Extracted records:
-*-*-
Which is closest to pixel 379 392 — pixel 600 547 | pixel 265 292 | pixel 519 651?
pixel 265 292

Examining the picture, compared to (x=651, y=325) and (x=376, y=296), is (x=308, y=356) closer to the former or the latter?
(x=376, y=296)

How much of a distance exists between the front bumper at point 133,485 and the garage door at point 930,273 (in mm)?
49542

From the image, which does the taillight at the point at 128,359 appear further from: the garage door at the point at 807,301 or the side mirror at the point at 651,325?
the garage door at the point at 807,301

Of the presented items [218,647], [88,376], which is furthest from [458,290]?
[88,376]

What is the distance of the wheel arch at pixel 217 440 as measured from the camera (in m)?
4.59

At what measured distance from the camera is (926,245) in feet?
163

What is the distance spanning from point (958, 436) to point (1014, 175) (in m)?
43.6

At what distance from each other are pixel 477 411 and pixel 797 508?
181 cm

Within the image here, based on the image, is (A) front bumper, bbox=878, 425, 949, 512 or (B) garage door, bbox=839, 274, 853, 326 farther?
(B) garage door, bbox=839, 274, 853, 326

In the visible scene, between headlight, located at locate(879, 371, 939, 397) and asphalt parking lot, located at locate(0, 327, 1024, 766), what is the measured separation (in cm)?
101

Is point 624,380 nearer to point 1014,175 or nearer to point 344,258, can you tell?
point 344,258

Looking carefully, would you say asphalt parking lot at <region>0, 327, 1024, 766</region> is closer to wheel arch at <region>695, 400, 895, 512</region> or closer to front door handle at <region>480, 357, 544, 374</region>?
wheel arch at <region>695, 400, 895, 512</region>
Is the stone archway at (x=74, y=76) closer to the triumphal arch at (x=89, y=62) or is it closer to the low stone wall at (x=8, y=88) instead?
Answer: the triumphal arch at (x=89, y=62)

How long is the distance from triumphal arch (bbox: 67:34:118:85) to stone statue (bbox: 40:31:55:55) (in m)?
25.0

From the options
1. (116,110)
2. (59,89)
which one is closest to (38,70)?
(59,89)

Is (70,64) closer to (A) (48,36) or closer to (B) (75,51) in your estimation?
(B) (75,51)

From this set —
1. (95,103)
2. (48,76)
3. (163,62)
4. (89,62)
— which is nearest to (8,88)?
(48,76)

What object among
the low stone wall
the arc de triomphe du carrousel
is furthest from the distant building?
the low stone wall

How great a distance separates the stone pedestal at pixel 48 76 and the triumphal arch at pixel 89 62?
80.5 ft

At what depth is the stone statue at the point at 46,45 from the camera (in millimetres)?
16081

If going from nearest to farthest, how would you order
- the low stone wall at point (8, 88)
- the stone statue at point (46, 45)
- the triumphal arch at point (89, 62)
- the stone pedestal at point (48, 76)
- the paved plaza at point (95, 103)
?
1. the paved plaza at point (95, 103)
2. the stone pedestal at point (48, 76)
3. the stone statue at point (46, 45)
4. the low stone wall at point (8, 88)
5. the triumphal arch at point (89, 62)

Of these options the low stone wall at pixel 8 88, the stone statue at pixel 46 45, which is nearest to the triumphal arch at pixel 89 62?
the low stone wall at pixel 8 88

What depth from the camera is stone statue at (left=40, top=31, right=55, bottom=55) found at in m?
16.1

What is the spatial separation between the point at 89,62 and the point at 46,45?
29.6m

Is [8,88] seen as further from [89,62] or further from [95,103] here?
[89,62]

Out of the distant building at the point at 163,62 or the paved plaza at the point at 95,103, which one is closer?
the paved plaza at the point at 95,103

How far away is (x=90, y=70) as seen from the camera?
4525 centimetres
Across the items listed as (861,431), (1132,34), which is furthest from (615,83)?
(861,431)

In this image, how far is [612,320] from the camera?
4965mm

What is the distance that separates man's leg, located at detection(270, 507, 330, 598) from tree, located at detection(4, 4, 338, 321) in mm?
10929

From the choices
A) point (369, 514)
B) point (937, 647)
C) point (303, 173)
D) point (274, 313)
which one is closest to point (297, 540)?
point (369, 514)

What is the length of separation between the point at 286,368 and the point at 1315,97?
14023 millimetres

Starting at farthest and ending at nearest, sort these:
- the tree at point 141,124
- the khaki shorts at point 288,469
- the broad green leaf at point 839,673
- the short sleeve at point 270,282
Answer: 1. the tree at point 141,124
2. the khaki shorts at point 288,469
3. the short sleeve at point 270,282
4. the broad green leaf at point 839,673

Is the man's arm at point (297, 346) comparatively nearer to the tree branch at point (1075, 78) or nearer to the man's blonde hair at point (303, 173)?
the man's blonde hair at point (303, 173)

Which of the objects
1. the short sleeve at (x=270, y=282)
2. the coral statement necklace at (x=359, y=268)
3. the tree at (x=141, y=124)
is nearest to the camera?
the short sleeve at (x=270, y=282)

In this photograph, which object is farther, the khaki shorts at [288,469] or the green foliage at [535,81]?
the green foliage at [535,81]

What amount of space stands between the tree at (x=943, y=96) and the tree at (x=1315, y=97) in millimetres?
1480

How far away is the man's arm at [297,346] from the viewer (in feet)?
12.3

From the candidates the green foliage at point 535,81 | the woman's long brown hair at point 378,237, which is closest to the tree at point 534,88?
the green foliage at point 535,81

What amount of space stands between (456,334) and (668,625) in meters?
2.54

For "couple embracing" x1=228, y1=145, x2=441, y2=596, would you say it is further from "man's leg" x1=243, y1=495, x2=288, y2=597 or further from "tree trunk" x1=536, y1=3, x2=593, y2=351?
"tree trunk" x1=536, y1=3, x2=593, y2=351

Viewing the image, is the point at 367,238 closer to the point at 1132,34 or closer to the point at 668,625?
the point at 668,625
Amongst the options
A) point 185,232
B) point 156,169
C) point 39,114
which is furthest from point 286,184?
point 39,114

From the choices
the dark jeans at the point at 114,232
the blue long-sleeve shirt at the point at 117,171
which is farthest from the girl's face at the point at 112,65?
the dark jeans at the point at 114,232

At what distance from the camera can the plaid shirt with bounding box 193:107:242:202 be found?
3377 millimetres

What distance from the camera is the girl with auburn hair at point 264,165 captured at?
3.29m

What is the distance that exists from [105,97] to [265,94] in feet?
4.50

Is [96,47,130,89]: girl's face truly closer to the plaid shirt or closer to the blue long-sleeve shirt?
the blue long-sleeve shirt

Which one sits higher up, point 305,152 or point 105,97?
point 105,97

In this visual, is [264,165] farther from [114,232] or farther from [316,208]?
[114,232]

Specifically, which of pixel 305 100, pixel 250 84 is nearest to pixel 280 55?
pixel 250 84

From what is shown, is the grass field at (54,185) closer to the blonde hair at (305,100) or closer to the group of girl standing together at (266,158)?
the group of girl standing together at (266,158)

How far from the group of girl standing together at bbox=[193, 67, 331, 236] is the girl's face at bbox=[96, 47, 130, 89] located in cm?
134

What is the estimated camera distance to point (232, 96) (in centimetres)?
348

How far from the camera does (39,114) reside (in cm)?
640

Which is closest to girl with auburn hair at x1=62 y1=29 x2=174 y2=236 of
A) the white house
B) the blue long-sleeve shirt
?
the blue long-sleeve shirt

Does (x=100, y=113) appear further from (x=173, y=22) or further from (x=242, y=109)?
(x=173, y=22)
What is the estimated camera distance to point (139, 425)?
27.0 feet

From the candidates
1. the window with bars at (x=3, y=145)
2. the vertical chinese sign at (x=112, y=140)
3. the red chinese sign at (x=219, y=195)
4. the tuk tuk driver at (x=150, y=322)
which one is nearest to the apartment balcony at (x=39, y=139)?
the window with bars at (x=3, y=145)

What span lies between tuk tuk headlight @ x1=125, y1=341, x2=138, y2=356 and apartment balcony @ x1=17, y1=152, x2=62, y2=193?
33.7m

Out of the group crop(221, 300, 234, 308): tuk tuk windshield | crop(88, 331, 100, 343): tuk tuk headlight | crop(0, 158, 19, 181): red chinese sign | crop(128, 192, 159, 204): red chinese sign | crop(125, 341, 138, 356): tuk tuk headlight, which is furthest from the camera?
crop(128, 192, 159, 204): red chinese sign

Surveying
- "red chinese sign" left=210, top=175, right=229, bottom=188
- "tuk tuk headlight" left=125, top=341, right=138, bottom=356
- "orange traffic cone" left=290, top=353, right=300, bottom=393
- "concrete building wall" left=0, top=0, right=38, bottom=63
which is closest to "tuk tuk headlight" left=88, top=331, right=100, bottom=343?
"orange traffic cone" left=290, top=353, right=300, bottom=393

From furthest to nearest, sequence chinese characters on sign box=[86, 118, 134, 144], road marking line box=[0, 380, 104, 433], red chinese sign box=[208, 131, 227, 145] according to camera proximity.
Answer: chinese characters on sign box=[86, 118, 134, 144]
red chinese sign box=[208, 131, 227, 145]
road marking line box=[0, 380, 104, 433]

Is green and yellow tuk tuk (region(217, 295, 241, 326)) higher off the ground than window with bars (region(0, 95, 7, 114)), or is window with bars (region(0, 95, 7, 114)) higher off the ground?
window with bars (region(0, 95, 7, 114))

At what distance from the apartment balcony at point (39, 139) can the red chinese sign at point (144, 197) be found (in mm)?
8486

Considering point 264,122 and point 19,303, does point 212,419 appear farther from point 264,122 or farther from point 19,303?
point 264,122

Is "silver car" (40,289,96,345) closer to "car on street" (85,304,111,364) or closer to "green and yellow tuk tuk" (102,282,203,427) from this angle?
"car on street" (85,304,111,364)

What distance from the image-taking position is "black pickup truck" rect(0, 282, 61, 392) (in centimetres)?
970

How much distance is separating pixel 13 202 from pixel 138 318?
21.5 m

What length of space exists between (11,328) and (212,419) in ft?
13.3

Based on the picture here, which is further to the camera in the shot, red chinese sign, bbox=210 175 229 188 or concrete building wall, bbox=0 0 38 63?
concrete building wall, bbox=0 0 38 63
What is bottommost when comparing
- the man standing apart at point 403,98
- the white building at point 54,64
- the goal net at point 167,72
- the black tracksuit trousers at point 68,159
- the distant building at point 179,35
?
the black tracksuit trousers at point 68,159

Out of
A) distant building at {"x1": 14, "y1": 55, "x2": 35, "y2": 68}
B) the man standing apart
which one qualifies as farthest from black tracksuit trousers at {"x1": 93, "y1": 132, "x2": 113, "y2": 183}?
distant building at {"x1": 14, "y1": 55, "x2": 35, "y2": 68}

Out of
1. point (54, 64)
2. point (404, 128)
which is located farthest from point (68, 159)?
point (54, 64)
-*-*-
Work to complete:
Rename "asphalt parking lot" to "paved parking area" in the rows starting at the line containing "What is the distance spanning" and ending at the line containing "Answer: the triumphal arch at (x=89, y=62)", and give back only those lines with nothing else changed.

Answer to this problem:
What is the distance spanning from point (958, 436) to point (1014, 175) (in m)?
43.6

At what distance from each other are pixel 477 411 and pixel 797 508?
181 cm

Within the image here, based on the image, is (A) front bumper, bbox=878, 425, 949, 512 or (B) garage door, bbox=839, 274, 853, 326 farther?
(B) garage door, bbox=839, 274, 853, 326

In the visible scene, between headlight, located at locate(879, 371, 939, 397) and paved parking area, located at locate(0, 327, 1024, 766), what is the measured separation (in cm)?
101

Is point 624,380 nearer to point 1014,175 or nearer to point 344,258, can you tell?
point 344,258

Looking carefully, would you say paved parking area at <region>0, 327, 1024, 766</region> is closer to wheel arch at <region>695, 400, 895, 512</region> or closer to front door handle at <region>480, 357, 544, 374</region>?
wheel arch at <region>695, 400, 895, 512</region>
Is the stone archway at (x=74, y=76) closer to the triumphal arch at (x=89, y=62) or is it closer to the low stone wall at (x=8, y=88) instead?
Answer: the triumphal arch at (x=89, y=62)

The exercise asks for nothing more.